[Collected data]
········
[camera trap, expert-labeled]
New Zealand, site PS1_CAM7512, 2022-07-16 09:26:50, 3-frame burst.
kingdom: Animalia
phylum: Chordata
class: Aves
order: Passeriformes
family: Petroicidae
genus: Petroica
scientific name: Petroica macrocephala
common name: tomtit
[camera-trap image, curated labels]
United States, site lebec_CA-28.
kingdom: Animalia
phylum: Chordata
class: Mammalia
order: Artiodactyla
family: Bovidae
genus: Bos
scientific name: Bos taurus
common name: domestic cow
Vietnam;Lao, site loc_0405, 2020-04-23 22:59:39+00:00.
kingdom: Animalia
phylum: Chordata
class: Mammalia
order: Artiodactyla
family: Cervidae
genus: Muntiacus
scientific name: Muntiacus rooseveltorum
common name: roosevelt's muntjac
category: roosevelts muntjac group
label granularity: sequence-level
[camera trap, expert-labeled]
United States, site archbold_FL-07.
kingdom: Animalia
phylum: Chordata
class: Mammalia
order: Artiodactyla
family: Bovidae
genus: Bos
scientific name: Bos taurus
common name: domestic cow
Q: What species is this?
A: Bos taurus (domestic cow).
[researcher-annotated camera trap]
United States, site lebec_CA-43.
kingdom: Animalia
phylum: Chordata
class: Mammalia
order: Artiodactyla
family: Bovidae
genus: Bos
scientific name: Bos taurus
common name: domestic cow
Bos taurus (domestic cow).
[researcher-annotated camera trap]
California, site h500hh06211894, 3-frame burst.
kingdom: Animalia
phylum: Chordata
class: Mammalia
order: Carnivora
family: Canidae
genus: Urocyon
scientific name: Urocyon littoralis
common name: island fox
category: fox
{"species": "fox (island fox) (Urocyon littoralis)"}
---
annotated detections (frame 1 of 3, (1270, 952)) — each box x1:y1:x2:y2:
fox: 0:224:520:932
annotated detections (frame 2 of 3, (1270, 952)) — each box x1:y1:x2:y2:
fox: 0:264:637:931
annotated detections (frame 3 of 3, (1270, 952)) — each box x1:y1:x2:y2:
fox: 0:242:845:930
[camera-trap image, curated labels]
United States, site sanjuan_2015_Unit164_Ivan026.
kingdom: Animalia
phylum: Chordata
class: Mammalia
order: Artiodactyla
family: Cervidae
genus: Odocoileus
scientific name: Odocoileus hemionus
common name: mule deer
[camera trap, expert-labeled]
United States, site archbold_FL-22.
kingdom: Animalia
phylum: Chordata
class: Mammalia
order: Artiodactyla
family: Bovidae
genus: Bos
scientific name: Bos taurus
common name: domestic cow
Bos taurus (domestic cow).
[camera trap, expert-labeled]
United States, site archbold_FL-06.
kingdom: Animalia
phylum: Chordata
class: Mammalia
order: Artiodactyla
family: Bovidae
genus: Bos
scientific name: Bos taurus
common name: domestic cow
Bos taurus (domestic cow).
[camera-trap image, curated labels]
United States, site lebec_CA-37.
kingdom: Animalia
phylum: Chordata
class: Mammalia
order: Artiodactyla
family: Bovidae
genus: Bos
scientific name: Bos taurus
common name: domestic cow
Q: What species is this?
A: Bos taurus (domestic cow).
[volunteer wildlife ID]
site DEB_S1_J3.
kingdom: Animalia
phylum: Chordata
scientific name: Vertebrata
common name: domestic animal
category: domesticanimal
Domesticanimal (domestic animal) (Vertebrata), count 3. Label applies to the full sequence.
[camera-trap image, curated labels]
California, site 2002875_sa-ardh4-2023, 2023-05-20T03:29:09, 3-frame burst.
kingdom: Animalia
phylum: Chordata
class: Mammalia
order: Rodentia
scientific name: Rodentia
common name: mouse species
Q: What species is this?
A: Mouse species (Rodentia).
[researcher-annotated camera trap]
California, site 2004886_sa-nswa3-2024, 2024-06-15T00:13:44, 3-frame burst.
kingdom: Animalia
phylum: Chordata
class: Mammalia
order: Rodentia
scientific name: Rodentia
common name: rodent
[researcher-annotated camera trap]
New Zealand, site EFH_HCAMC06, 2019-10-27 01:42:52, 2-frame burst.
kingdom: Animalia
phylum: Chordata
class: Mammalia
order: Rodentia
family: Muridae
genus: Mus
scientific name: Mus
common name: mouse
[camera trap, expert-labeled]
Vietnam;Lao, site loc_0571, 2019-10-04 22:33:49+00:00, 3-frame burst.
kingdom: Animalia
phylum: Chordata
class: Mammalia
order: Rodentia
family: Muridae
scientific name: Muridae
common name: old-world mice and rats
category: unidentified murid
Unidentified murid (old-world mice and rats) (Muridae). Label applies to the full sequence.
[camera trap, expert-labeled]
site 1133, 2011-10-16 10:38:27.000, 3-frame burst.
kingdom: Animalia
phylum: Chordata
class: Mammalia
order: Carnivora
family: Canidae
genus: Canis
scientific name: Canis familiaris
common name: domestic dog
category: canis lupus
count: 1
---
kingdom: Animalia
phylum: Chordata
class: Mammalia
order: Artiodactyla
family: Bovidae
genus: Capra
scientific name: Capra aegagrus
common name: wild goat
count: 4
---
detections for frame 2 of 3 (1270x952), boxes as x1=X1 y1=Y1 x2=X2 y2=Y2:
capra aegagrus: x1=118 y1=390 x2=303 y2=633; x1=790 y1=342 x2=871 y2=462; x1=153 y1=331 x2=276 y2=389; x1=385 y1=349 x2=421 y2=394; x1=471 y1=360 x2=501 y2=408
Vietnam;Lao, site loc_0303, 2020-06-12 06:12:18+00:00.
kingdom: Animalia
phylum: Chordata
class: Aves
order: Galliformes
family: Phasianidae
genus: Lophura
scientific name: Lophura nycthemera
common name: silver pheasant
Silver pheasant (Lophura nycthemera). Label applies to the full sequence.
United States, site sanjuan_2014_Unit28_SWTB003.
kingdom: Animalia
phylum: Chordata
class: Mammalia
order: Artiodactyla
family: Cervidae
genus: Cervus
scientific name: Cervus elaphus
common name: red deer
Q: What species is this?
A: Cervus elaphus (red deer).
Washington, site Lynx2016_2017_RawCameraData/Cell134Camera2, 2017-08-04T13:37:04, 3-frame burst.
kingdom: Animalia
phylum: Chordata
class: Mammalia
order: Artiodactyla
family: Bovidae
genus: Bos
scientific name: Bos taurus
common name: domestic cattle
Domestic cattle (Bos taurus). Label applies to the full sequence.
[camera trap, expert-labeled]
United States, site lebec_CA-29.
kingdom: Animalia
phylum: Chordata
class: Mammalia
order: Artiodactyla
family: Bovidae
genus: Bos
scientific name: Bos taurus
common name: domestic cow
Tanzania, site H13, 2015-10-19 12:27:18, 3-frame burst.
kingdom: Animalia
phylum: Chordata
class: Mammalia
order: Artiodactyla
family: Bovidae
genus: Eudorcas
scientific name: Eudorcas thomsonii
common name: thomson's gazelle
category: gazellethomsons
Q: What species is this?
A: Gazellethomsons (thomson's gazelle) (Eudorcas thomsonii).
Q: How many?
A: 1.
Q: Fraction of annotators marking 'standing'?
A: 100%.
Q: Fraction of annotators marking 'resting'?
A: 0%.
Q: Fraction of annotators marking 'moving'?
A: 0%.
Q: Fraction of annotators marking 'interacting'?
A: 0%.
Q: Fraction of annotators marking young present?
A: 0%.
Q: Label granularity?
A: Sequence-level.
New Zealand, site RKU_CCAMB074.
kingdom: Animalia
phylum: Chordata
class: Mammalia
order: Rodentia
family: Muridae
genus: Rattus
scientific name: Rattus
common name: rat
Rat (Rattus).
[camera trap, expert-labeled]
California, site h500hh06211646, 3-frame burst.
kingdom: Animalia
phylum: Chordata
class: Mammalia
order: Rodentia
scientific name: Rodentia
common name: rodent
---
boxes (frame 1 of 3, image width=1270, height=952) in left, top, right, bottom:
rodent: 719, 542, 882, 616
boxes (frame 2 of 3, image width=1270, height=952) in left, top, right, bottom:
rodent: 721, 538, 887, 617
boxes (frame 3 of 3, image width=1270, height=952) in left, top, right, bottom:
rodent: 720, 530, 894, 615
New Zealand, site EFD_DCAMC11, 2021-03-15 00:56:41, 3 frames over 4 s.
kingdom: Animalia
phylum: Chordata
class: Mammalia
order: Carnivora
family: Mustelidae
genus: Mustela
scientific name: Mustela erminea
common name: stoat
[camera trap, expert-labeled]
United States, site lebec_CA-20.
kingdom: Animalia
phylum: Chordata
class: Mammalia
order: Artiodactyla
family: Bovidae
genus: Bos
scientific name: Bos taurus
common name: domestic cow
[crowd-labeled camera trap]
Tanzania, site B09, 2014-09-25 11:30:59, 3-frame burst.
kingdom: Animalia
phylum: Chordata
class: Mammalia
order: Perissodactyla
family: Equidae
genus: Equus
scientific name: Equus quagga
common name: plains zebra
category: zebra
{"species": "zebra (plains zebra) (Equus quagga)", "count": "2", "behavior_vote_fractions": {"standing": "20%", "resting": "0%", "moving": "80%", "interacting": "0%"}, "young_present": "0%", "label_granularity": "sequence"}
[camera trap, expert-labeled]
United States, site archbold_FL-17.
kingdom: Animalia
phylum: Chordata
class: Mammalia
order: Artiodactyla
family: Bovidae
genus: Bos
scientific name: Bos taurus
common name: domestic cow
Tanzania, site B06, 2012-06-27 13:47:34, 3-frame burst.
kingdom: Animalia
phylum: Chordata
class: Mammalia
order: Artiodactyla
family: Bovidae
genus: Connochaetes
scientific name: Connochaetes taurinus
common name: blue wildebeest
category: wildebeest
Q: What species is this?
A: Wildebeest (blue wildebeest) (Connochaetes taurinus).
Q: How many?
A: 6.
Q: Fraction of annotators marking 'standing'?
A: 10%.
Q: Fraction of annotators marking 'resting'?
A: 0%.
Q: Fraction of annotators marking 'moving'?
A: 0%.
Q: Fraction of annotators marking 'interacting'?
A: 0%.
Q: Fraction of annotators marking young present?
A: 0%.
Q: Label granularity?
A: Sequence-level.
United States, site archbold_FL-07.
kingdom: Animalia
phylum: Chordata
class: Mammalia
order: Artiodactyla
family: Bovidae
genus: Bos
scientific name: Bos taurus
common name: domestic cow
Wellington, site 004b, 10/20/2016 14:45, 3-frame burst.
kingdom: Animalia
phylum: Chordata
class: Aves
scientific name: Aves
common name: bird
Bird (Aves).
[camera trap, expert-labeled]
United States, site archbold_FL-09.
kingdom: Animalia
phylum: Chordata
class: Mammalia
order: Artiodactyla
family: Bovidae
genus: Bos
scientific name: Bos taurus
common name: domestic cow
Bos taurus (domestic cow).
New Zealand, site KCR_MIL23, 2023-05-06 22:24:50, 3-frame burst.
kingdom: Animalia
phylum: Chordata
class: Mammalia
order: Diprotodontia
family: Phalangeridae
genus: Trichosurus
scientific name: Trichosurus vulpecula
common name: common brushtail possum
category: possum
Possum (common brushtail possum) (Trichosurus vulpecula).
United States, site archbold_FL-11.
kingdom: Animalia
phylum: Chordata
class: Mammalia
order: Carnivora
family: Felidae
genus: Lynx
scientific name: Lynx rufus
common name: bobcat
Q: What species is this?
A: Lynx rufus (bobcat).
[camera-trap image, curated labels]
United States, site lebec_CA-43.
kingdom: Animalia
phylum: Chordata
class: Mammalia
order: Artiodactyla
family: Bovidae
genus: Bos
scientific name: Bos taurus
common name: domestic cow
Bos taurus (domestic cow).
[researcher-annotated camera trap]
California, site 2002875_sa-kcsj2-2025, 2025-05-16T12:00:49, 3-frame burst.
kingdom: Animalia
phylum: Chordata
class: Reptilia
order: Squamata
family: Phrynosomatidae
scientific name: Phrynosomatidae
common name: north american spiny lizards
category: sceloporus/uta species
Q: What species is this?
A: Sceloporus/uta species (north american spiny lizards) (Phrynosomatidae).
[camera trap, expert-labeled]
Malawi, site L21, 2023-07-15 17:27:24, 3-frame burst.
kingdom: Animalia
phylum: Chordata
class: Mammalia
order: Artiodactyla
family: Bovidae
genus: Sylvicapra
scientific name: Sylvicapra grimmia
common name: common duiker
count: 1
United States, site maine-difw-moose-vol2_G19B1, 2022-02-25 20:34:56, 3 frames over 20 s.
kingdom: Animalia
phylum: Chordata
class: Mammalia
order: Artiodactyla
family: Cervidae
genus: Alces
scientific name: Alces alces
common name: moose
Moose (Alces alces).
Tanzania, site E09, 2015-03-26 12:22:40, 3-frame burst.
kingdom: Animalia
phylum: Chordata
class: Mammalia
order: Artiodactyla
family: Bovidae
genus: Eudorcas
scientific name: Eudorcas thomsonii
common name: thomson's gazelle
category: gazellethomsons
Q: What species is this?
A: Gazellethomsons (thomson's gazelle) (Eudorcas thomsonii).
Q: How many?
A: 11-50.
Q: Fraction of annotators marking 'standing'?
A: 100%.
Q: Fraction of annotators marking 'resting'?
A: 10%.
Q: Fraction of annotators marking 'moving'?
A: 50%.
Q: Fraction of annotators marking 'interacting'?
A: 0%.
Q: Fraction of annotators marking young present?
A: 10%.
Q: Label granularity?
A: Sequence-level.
········
## Exercise instructions
Beginning at the line with "order: Galliformes" and ending at the line with "2017-08-04T13:37:04, 3-frame burst.", reproduce each line of the data above exactly, and add no other lines.

## Task solution
order: Galliformes
family: Phasianidae
genus: Lophura
scientific name: Lophura nycthemera
common name: silver pheasant
Silver pheasant (Lophura nycthemera). Label applies to the full sequence.
United States, site sanjuan_2014_Unit28_SWTB003.
kingdom: Animalia
phylum: Chordata
class: Mammalia
order: Artiodactyla
family: Cervidae
genus: Cervus
scientific name: Cervus elaphus
common name: red deer
Q: What species is this?
A: Cervus elaphus (red deer).
Washington, site Lynx2016_2017_RawCameraData/Cell134Camera2, 2017-08-04T13:37:04, 3-frame burst.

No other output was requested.